The word habit represents a complicated notion. On the bright side, habits can make us more efficient. If you eat whole grains, yogurt, and fruit every morning, at least until it bores you, that’s one less decision that you have to make before you hit the road running. If you actually do run, say three times a week, you avoid the time it takes to make the decision about whether or not to do it, because muscle memory wakes you up at the appointed hour, makes sure that your shoes are on, and propels you out of the house. That said, the dark side of habit is that it eliminates a whole range of stimulation and experience. Your comfort zone can be a prison, even where wine is concerned.

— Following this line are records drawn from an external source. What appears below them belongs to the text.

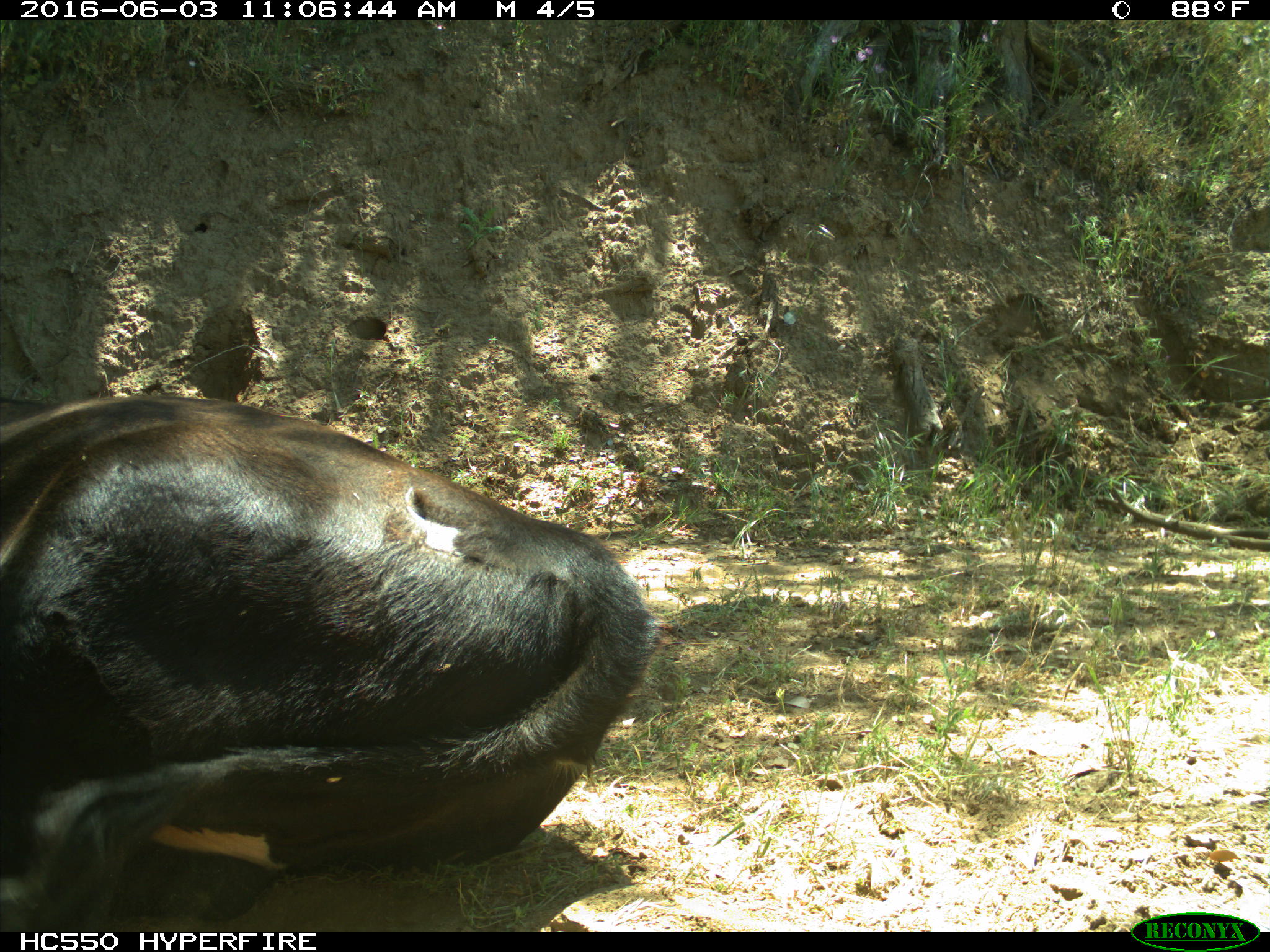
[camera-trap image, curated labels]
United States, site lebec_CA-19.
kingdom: Animalia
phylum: Chordata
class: Mammalia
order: Artiodactyla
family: Bovidae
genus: Bos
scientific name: Bos taurus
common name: domestic cow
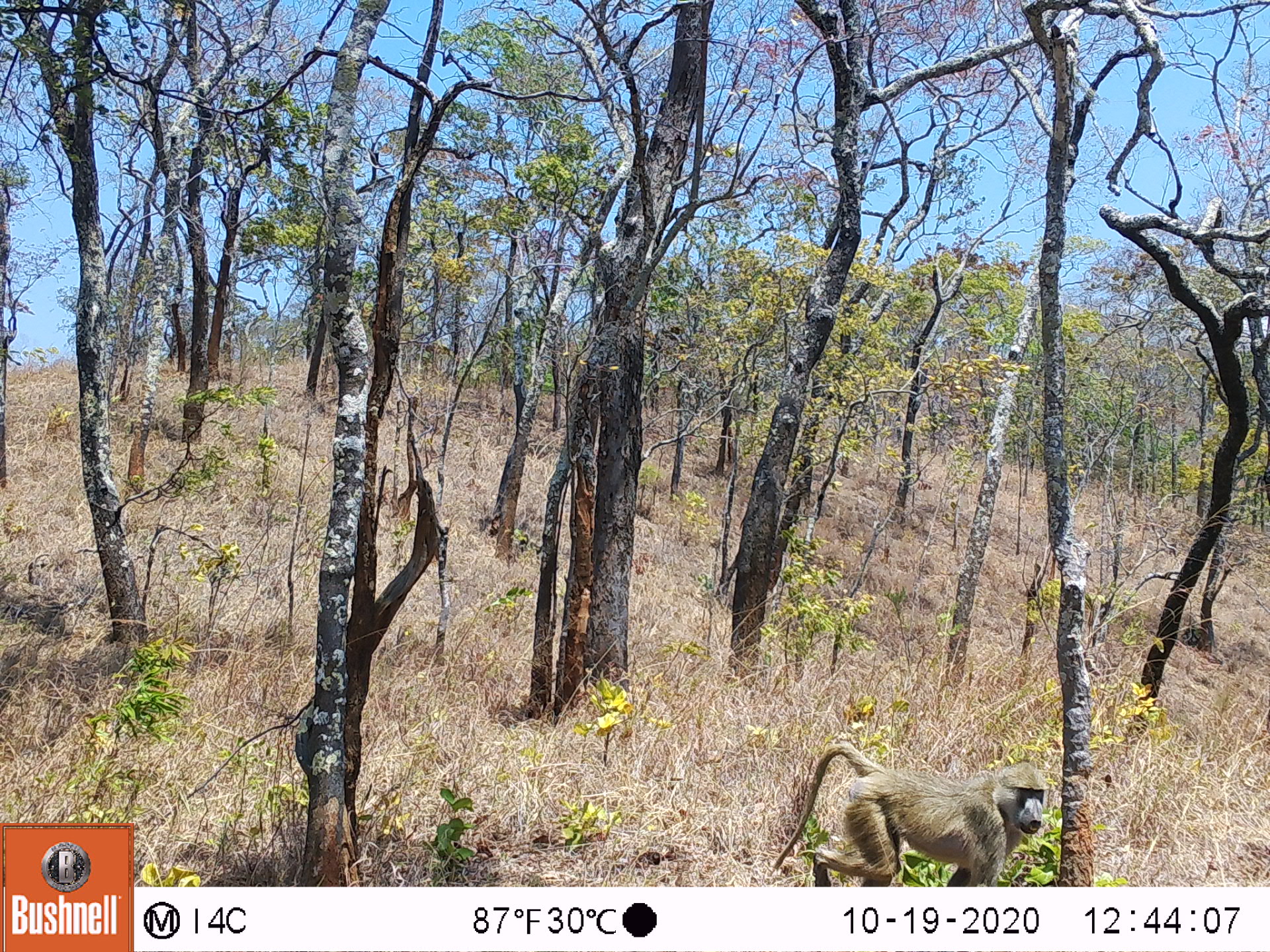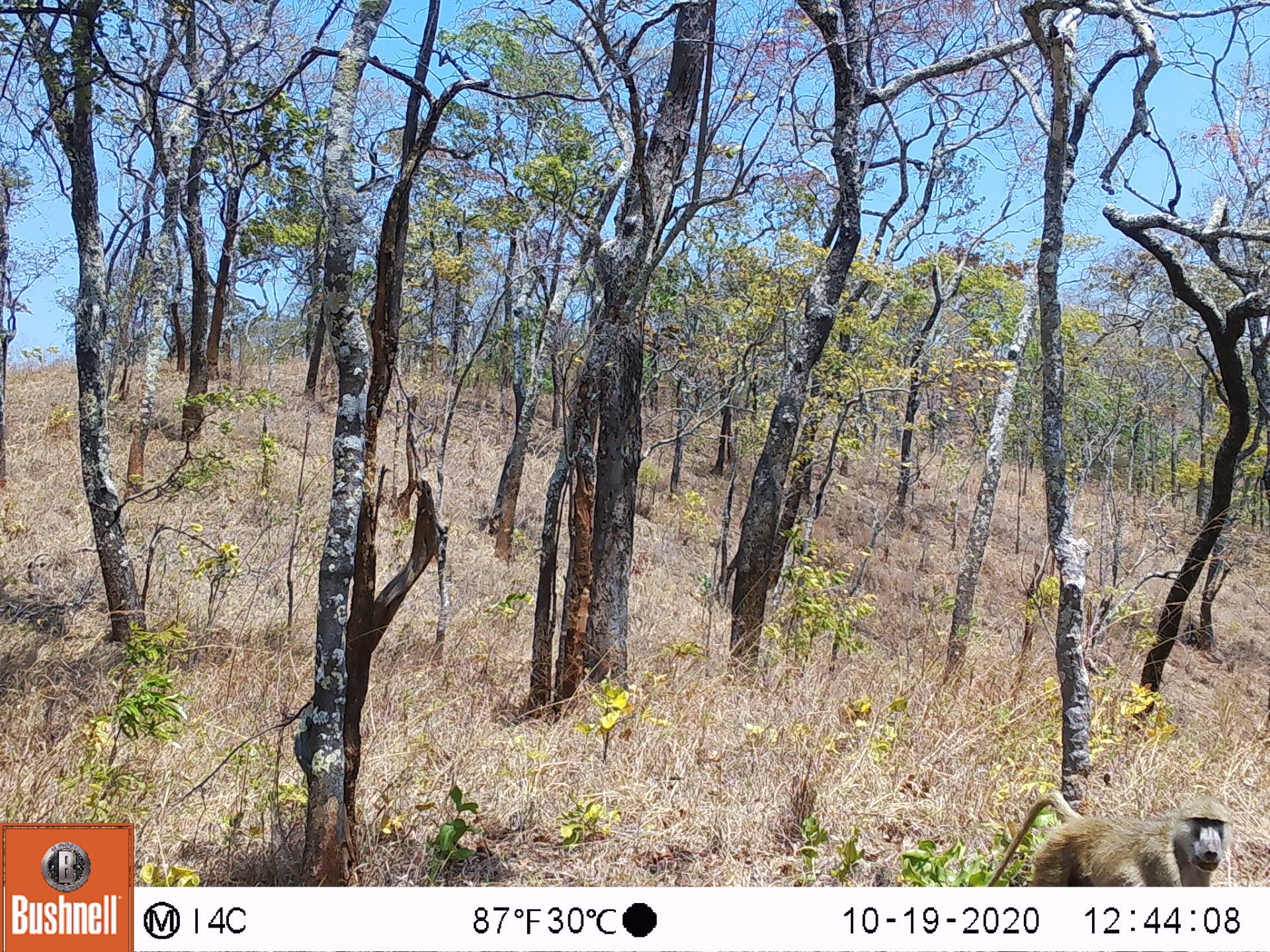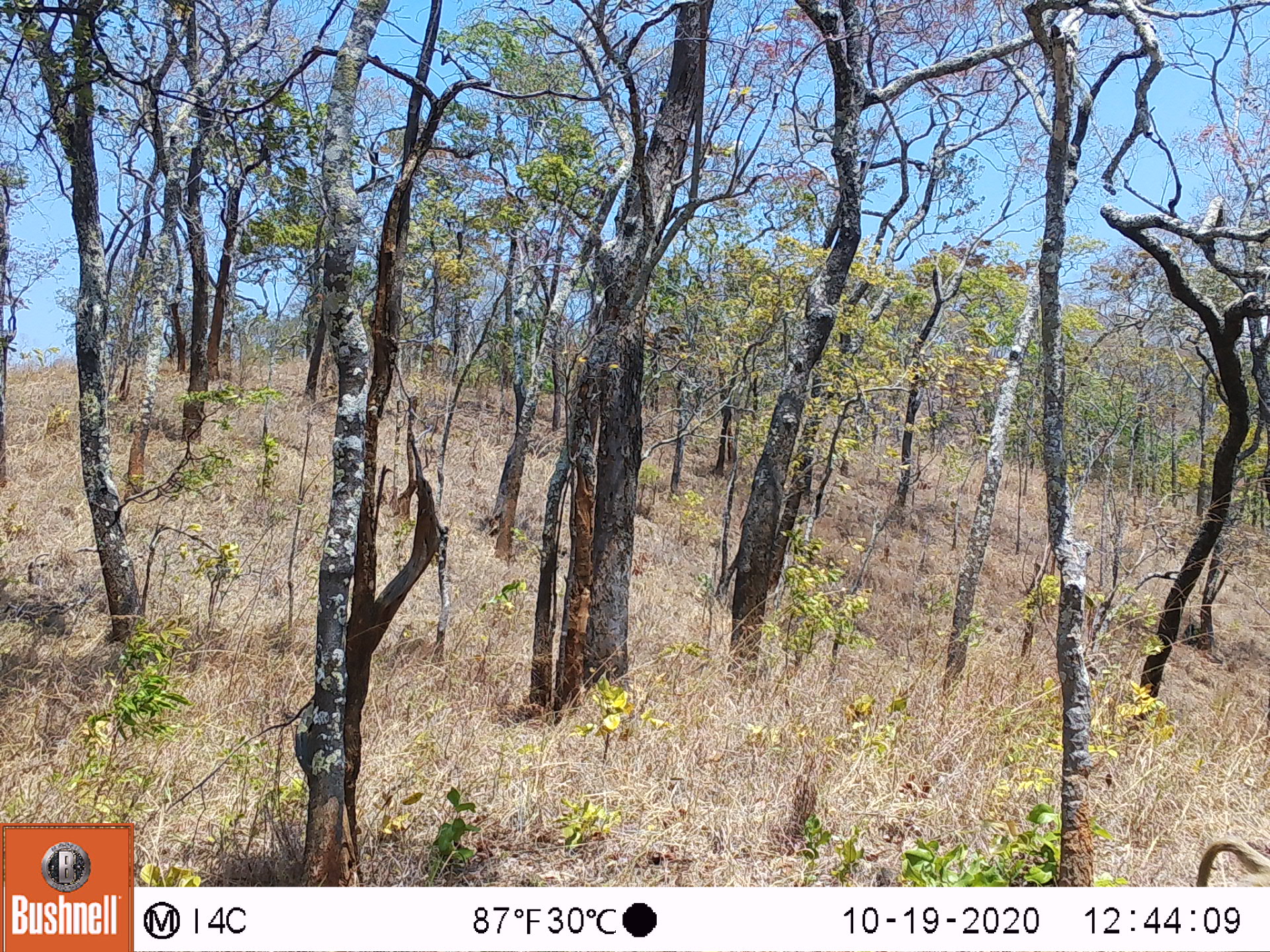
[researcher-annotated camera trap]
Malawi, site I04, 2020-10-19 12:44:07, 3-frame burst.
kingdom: Animalia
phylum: Chordata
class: Mammalia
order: Primates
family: Cercopithecidae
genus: Papio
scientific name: Papio cynocephalus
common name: yellow baboon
Yellow baboon (Papio cynocephalus), count 1.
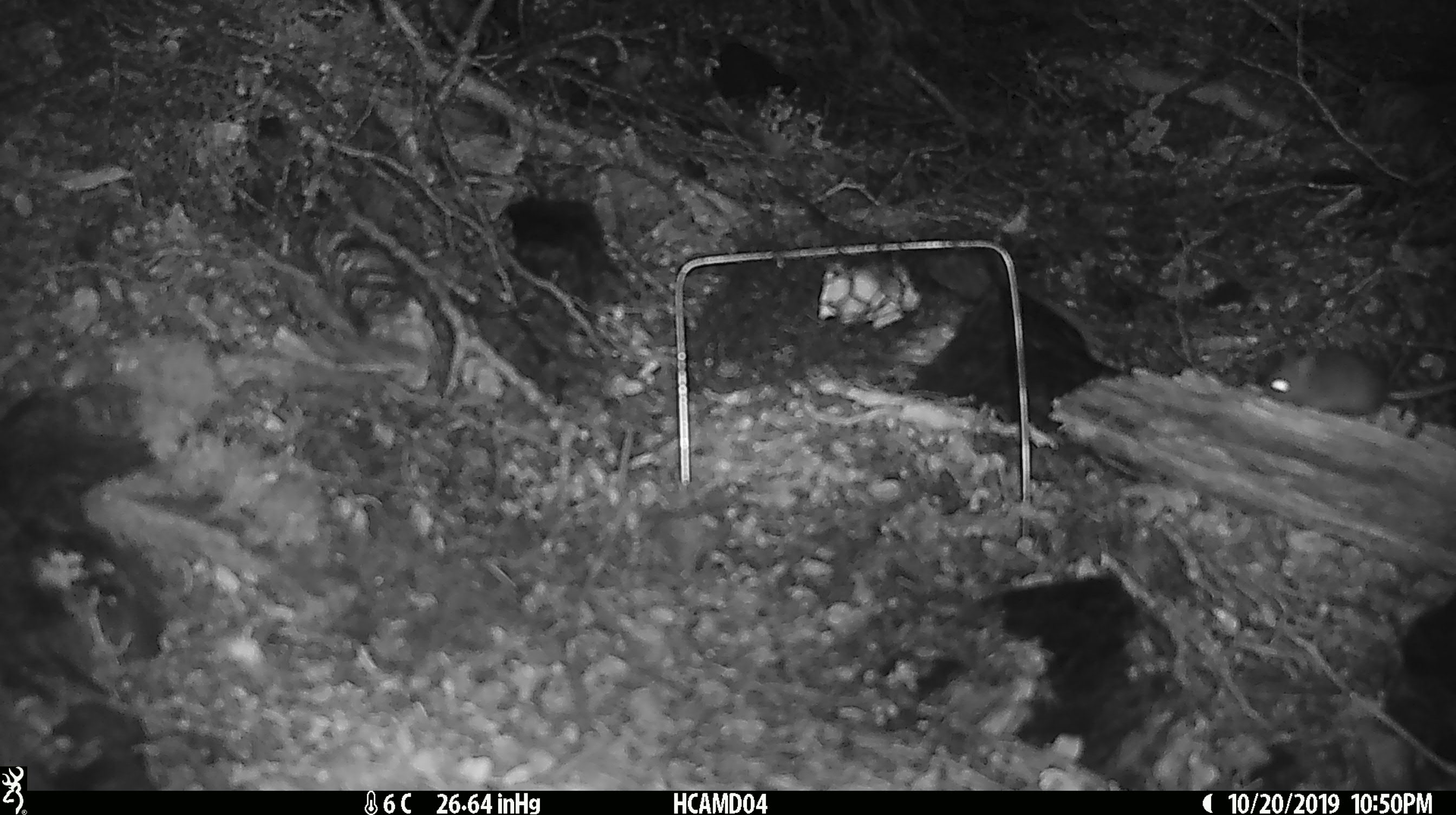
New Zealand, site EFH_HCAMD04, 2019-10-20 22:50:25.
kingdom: Animalia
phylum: Chordata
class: Mammalia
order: Rodentia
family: Muridae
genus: Mus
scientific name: Mus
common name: mouse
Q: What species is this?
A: Mouse (Mus).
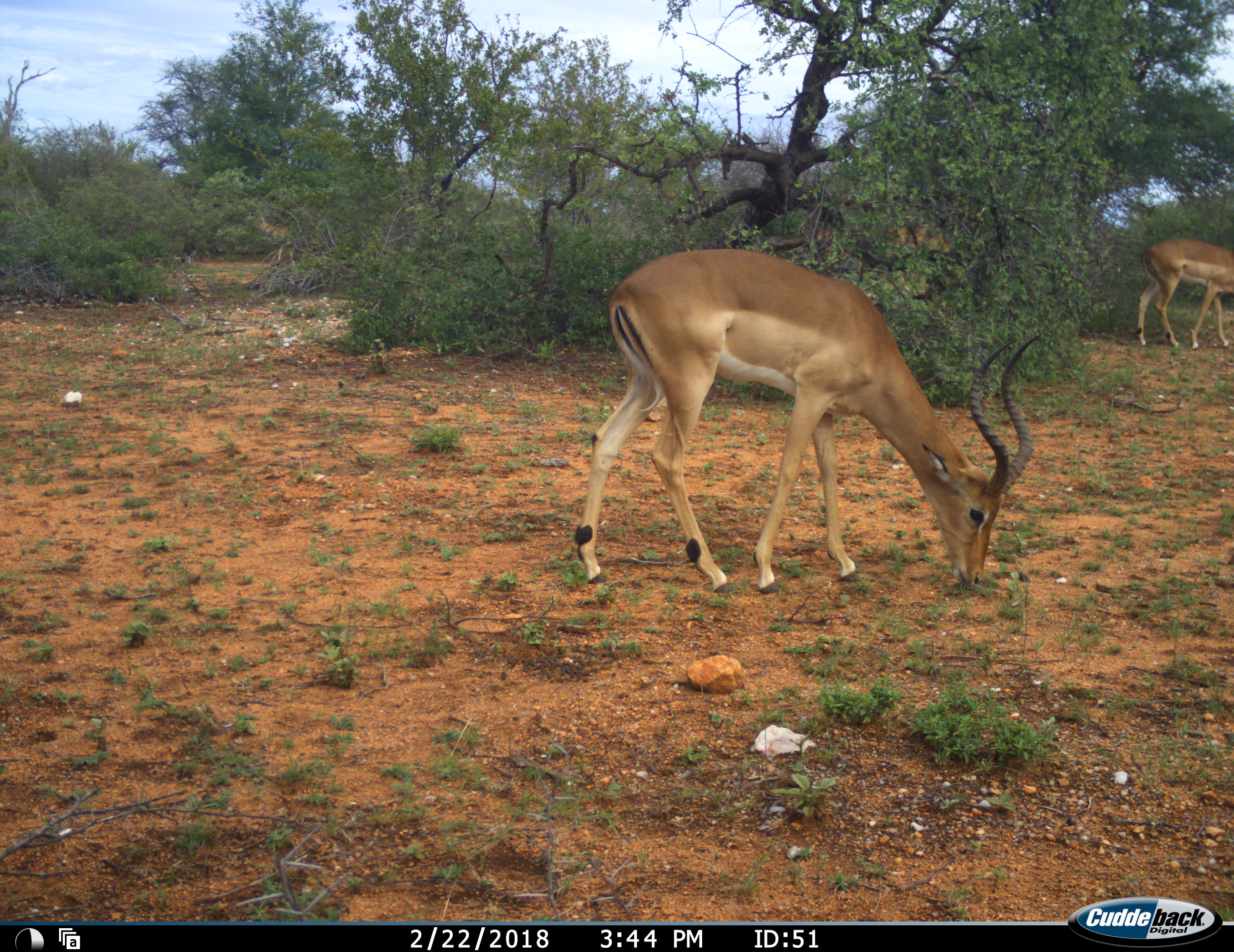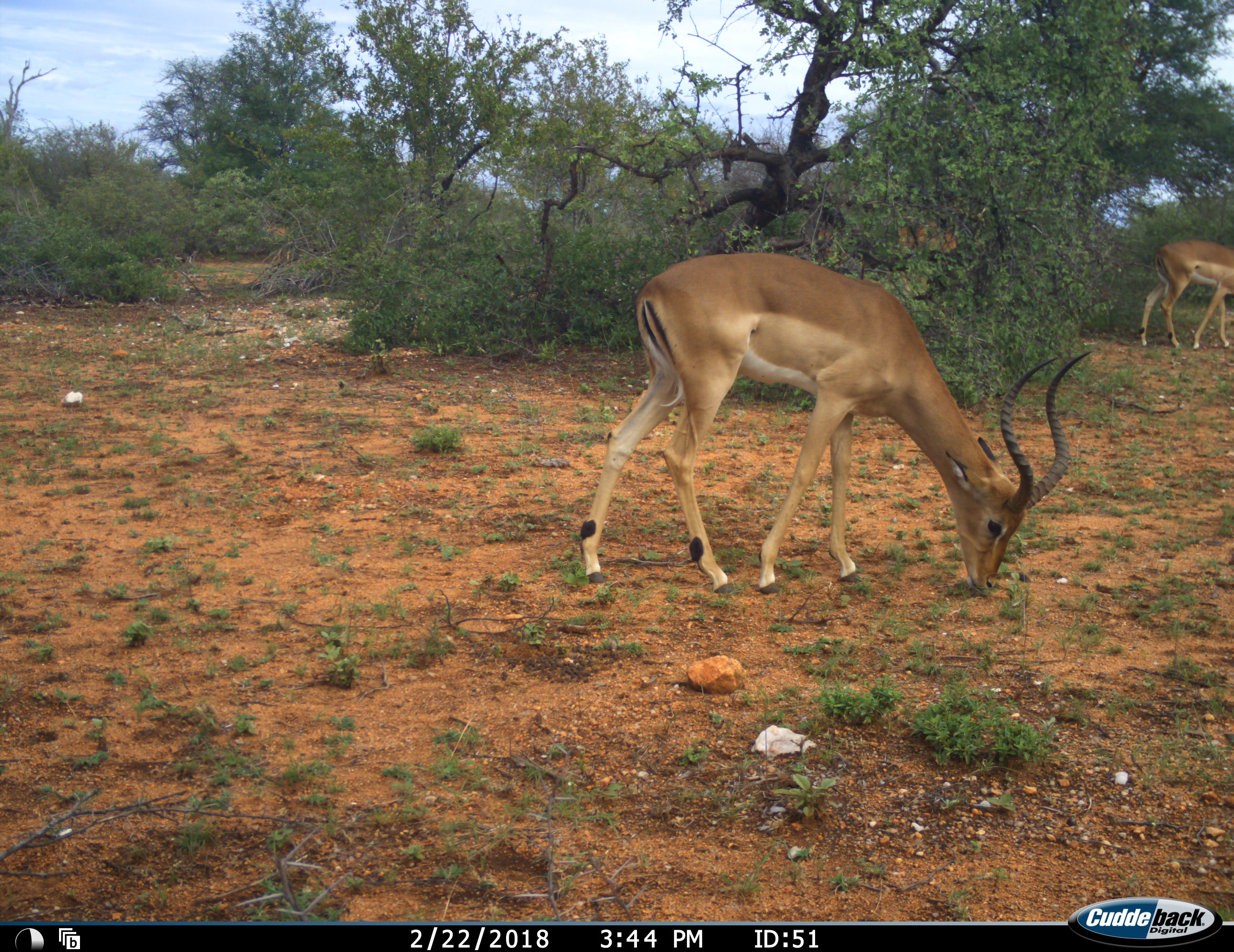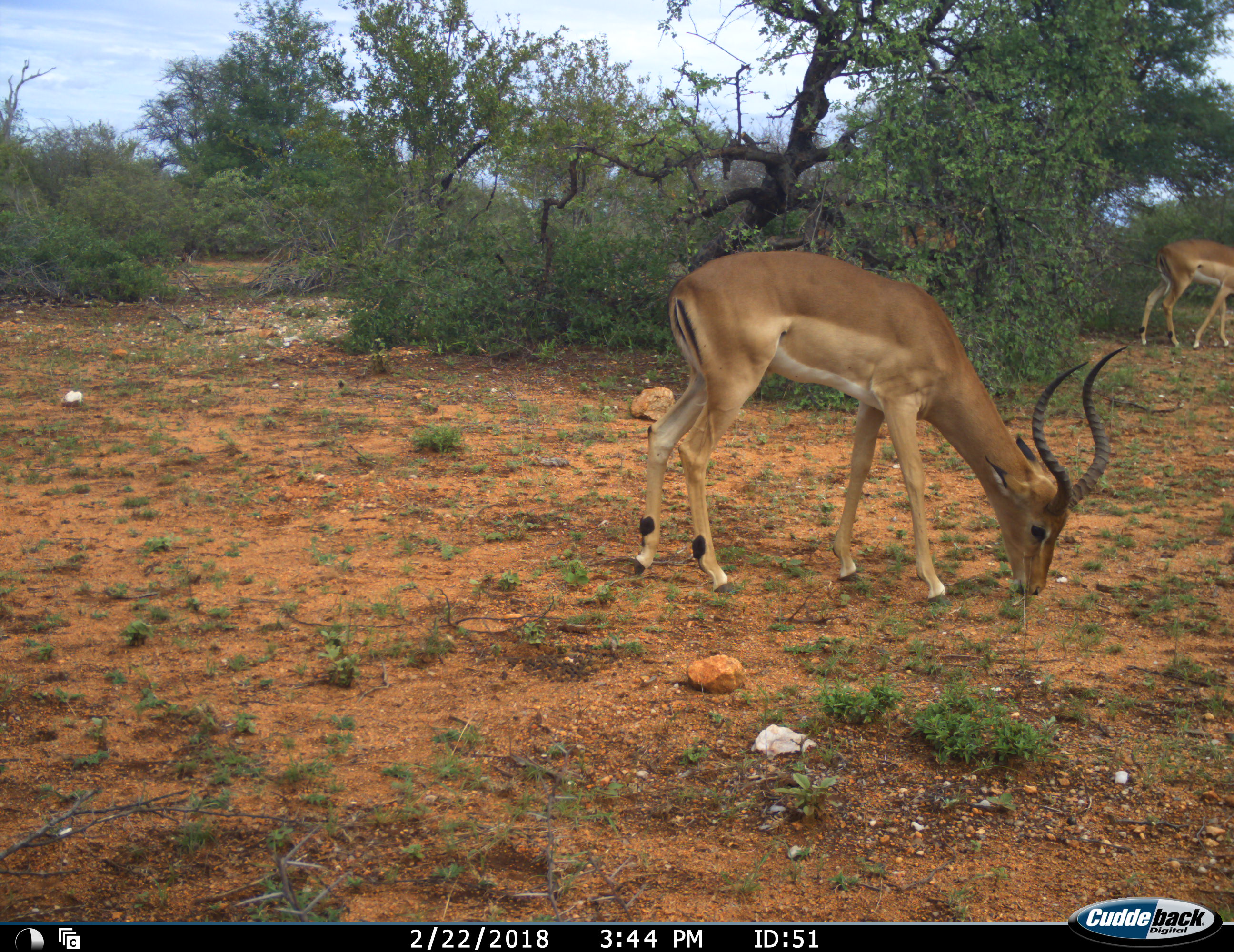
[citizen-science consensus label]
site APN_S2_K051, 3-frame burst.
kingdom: Animalia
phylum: Chordata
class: Mammalia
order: Artiodactyla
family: Bovidae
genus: Aepyceros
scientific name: Aepyceros melampus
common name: impala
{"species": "impala (Aepyceros melampus)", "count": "2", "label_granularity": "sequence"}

Since you are members of this wine club, you continually taste different wines, even if you receive just whites or just reds, just Californian wines or just Italian, let alone a combination. So you don’t have an embedded bias for or against Chardonnay, let’s say, or Merlot. And many people do. I hear it all the time. “Could you send him just Pinot Noir for three months because that’s all he drinks?” Well no, I can’t. But I can send him wines that have some of the same qualities as Pinot Noir. Given the price of wine and its infinite variety these days, you can see how a habit could be created. No one wants to dump a bottle of wine, for which he or she just paid a couple of larger bills. Long gone is the time when people simply drank what they made or what others in their area produced. The global world requires a global consciousness.
But even if you do drink a wide range of wines, including what you receive from me, you may be restricting yourself to a particular price range. If you’ve never been to a big wine tasting, grab some friends and try it. For a nominal fee, not only is it a convivial occasion, but you can taste an enormous range of wines, all types and prices, and you can ask the person who pours any question that comes to mind. You’ll leave with some distinct ideas about what you’ve tasted that could influence what you purchase for your home or in restaurants. The bigger the tasting, the more you will spit and dump in the buckets provided if you want to walk out of the event on your own two feet, let alone drive.
If you live in a large city, the wine-tasting road show will come to you. Here in San Francisco, I get invitations to attend what seems like a wine-tasting a week, Italian, German, French, Spanish tastings, tasting events from New Zealand, or Californian tastings that concentrate on Zinfandel or Rhone wines, or Family Winemakers for instance. And then all of the wine regions in California conduct tastings, which usually take place in the communities where the wines are made, Sonoma, Napa, Monterey, to name just a very few of the wine producing counties in California. You won’t find this number or variety of tastings anywhere else in the U.S. But other than the wine tastings that these trade organizations present, big retailers offer tastings and even smaller ones might. You could have a wine bar in your community that you’ve ignored. So if you want to break some old habits and create some new ones, the year is still young. Google “wine tasting” in your community and see what comes up.